Толстый человек не может этого сделать.
Если он задумчиво облокотится на кресло, оно медленно поедет на своих колесиках по полу. Если он встанет у стены, фигура его крупным и сочным пятном на светлом фоне обоев подчеркнет свою расплывчатость.
Он неминуемо должен опуститься на стул; сразу, как опытный пловец, выныривает из-под воротничка лишний подбородок, шея утолщается, и весь он приобретает вид случайного мешка с картофелем.
Сочувствия он не вызывает ни в ком; сочувствие успешно заменяет только покровительственное отношение окружающих, когда все перейдут в столовую.
— Я и забыла, что вам мучное вредно… — приветливо бросает хозяйка, отодвигая от него вкусный сливочный торт, в котором мука только по краям, да и та попавшая сюда случайно со сдобного печенья, стоявшего рядом.
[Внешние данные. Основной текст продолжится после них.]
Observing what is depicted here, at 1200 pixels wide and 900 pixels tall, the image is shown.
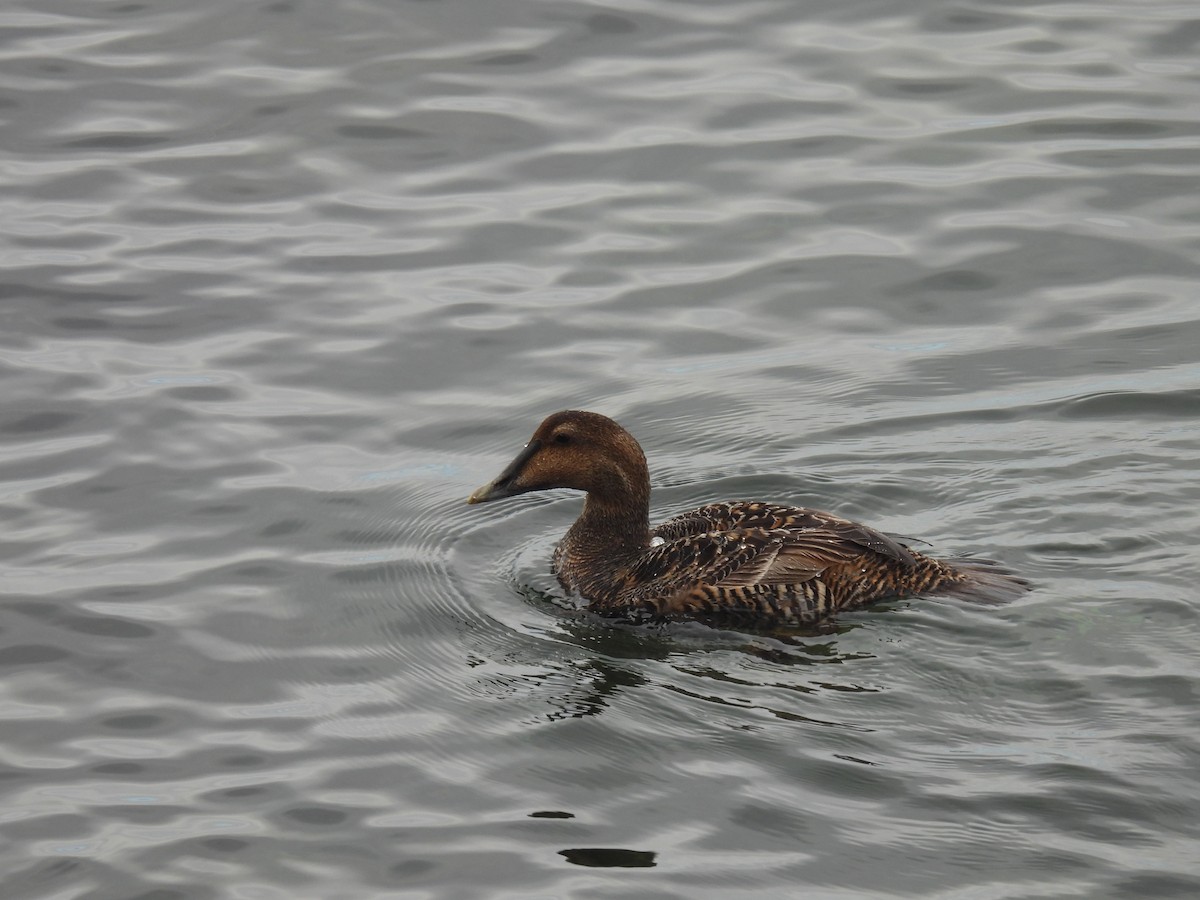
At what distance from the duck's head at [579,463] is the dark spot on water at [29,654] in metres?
2.06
Да какой-нибудь гость развязно выхватывает у него бутылку рома, подмигивая и улыбаясь:
— Рому захотел… Да для вас это яд синильный… От спиртного пухнут…
А если толстый человек окончательно захандрит и, тяжело вздохнув, замолчит и уставится глазами в угол, никто не подойдет к нему с таким же чувством, как к худому.
Только тот же развязный гость похлопает по плечу и снова оповестит окружающих:
— Переел наш Арсений Никитич…
* * *
Никто не поверит, что толстые, неповоротливые люди с большими животами и розовыми отвислыми щеками пишут любовные письма, сочиняют стихи о северных девушках и газелях или мрачно ходят по два часа около какого-нибудь магазина, уныло дожидаясь знакомого стука высоких каблучков.
Женщины о них говорят неопределенно:
— Всего человек одиннадцать было. Четыре дамы, семь мужчин и Лыкатов.
— Это какой Лыкатов? Адвокат?
— Нет, так. Толстый такой…
Единственно, кто относится к толстым людям с громадным почтением и нескрываемой завистью, это дети.
Увидев у себя дома незнакомого толстого человека, какая-нибудь пятилетняя кукла со светлыми косицами и необъятными глазами как вкопанная останавливается у дверей и не решается идти дальше.
— Иди. иди, Нюта… Дай дяде ручку…
Нюта бесповоротно и отрицательно качает головой, сосредоточенно о чем-то думает и внезапно обращается к толстому гостю:
— А я знаю, почему ты такой…
— Какой? — нерешительно спрашивает толстый человек, не ожидающий ничего доброго и лестного.
— Такой, — несмотря на хмурые взгляды обеспокоенных родителей, показывает Нюта пухлыми лапами, раскидывая их, насколько возможно, в стороны.
И, не дожидаясь повторного вопроса, Нюта высказывает тут же свои соображения:.
— Потому что ты бабушку съел. Мне нянька говорила. Она старая, а старые не врут.
Толстому человеку вообще очень тяжело.
Путь миллиардера
Недавно я прочел книгу с биографиями американских миллиардеров. Разные люди, они удивительно одинаково проводили свою жизнь. Настолько одинаково, что мне удалось даже схватить систему обогащения в Америке, и, убедившись в том, что я ничего не перепутал, я решаюсь здесь дать немного указаний для людей, желающих во что бы то ни стало добиться одного или нескольких миллиардов.
I
Каждый американский миллиардер рождался вне Америки. Если он этого не делал, а норовил родиться в каком-нибудь южном штате, больше двух долларов в неделю он не зарабатывал даже под старость. Знакомые считали его негром, и умирал он кондуктором метрополитена.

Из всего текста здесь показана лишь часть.